··· Quoted text

I wish I would have seen this thread (and another that Wheaties started) before booking my Grand Mayan vacation. :annoyed:  It clearly looks like a scheme to me and I wouldn't be surprised if I get the shaft, too.  After all, what are you gonna do after arranging time off work and buying non-refundable airfare?  At least I have time to plan my revenge.....


----------



## Madge (Aug 24, 2006)

Neesie,

The problem that occurred some months back has been resolved.  I have not heard of any new problems with Grand Mayan confirmations.


----------



## Neesie (Aug 25, 2006)

I hope so!  Thanks for the reply and words of encouragment.


----------



## tiredmomof5kids (Oct 12, 2006)

Trouble is starting up again with the Grand Mayan in Nuevo Vallarta.  I have had a reservation since March 3 of 2005 and today I discovered online at RCI that my "used" week was once again available.  Calling RCI only produced more of the blame game and "bait and switch" tactics.  OH, guess what, they could get me into the Mayan Palace for the same time period.  This is NOT the same resort. The amenities do not even compare.  I've been to other GM, and I do not want a MP. 

What have others done to rectify this ridiculous situation?


----------



## tiredmomof5kids (Oct 12, 2006)

Posted this elsewhere, but............how does Mayan Resorts access MY personal information on RCI to cancel MY reservation?   How is is possible?


----------



## Madge (Oct 25, 2006)

······

- [Tasks to complete]
1 > Reproduce the Grand Mayan forum thread word for word.
2 > Please rewrite the records from their start through the line containing "- Coordinate format: approximate", replacing "Summary" with "Overview" and leaving everything else unchanged. Give only those lines.

··· Material provided

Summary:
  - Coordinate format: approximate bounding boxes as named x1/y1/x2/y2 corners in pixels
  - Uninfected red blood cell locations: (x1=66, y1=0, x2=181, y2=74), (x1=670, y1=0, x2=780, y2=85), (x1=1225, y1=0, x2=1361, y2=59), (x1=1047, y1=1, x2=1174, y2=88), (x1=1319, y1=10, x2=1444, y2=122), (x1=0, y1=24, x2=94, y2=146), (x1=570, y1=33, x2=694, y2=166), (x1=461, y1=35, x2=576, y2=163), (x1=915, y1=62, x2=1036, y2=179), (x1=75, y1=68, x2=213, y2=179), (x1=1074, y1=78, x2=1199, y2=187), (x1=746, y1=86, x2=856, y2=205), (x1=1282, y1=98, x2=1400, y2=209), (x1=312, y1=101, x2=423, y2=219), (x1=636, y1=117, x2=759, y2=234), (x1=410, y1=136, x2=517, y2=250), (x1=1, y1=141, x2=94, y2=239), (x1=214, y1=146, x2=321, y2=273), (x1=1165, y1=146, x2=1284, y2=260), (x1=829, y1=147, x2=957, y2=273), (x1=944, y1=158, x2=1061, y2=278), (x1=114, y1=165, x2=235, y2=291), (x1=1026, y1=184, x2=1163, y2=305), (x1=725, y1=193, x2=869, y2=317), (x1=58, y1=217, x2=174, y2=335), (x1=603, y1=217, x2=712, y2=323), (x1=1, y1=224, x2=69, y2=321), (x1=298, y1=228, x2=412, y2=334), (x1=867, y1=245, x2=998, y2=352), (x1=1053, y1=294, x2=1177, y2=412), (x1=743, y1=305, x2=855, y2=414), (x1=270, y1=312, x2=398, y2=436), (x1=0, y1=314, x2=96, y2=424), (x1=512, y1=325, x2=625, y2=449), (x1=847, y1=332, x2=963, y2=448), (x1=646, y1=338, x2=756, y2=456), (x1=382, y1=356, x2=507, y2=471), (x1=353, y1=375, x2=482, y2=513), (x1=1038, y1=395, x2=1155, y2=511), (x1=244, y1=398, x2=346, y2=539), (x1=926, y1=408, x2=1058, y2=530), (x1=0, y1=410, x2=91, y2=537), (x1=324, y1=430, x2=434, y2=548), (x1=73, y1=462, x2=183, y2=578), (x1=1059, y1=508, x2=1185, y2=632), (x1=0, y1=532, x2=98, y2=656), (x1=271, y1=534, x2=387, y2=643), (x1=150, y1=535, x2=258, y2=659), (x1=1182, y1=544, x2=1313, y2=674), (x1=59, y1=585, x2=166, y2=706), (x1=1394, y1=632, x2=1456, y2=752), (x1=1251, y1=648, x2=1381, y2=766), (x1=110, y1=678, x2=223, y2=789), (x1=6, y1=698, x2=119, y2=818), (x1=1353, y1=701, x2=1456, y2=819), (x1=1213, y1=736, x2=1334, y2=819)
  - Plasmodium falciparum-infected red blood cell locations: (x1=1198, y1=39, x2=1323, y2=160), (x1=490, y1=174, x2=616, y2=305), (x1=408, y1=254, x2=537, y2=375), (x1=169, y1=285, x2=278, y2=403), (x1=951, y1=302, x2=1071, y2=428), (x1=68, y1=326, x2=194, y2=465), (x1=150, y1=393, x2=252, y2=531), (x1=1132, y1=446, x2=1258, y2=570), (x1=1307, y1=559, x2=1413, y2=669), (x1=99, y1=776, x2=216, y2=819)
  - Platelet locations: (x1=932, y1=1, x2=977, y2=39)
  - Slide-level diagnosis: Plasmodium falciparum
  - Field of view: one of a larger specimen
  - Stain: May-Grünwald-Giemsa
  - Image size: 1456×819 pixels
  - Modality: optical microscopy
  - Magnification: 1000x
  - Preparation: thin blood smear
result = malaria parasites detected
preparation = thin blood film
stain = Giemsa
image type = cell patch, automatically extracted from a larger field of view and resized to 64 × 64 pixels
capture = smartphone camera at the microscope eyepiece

······

- [Responses to the exercise]
1 >
I wish I would have seen this thread (and another that Wheaties started) before booking my Grand Mayan vacation. :annoyed:  It clearly looks like a scheme to me and I wouldn't be surprised if I get the shaft, too.  After all, what are you gonna do after arranging time off work and buying non-refundable airfare?  At least I have time to plan my revenge.....


----------



## Madge (Aug 24, 2006)

Neesie,

The problem that occurred some months back has been resolved.  I have not heard of any new problems with Grand Mayan confirmations.


----------



## Neesie (Aug 25, 2006)

I hope so!  Thanks for the reply and words of encouragment.


----------



## tiredmomof5kids (Oct 12, 2006)

Trouble is starting up again with the Grand Mayan in Nuevo Vallarta.  I have had a reservation since March 3 of 2005 and today I discovered online at RCI that my "used" week was once again available.  Calling RCI only produced more of the blame game and "bait and switch" tactics.  OH, guess what, they could get me into the Mayan Palace for the same time period.  This is NOT the same resort. The amenities do not even compare.  I've been to other GM, and I do not want a MP. 

What have others done to rectify this ridiculous situation?


----------



## tiredmomof5kids (Oct 12, 2006)

Posted this elsewhere, but............how does Mayan Resorts access MY personal information on RCI to cancel MY reservation?   How is is possible?


----------



## Madge (Oct 25, 2006)

2 >
Overview:
  - Coordinate format: approximate bounding boxes as named x1/y1/x2/y2 corners in pixels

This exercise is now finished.